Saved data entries

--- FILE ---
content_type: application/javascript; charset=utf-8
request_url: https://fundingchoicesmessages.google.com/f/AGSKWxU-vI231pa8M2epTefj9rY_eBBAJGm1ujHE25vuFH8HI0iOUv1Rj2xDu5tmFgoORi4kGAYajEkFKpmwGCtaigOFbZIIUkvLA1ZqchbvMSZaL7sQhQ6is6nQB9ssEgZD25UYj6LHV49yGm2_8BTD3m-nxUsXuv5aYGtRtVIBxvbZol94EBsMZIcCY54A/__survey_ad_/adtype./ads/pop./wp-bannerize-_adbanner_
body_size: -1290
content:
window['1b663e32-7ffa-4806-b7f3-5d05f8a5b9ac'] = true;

==

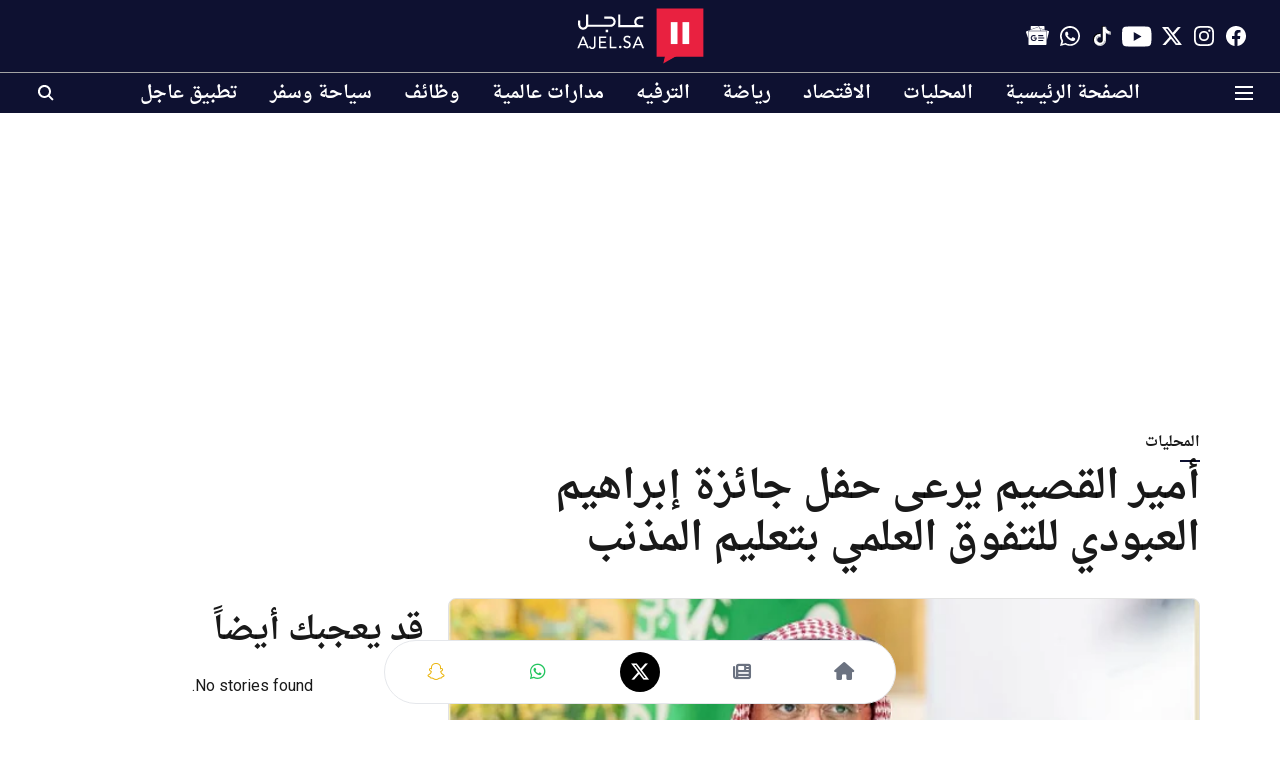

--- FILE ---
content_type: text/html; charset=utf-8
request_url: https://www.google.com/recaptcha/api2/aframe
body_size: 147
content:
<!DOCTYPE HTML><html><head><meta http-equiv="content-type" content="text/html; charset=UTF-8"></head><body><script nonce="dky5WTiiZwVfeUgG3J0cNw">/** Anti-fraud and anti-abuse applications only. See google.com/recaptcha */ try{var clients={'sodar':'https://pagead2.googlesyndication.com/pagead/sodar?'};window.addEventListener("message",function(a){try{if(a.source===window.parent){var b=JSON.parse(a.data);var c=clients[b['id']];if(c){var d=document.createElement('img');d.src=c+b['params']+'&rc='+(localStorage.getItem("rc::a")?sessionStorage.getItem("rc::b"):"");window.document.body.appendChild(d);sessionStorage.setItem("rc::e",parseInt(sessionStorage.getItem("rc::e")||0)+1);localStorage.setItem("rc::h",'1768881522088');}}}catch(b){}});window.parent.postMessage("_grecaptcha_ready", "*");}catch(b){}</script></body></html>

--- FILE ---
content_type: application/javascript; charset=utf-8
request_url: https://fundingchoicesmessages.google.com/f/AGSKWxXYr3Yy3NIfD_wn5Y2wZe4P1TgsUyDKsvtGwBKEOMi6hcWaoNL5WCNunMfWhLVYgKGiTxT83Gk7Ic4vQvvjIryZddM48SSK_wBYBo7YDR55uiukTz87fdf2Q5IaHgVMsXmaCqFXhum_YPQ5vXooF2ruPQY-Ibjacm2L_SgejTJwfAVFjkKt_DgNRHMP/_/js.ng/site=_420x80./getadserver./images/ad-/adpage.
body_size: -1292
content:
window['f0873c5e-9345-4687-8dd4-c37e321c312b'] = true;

_YOUR GOAL_:
Look through the data and show every line containing "true".

_SOLUTION FOR THIS PROBLEM_:
window['1b663e32-7ffa-4806-b7f3-5d05f8a5b9ac'] = true;
window['f0873c5e-9345-4687-8dd4-c37e321c312b'] = true;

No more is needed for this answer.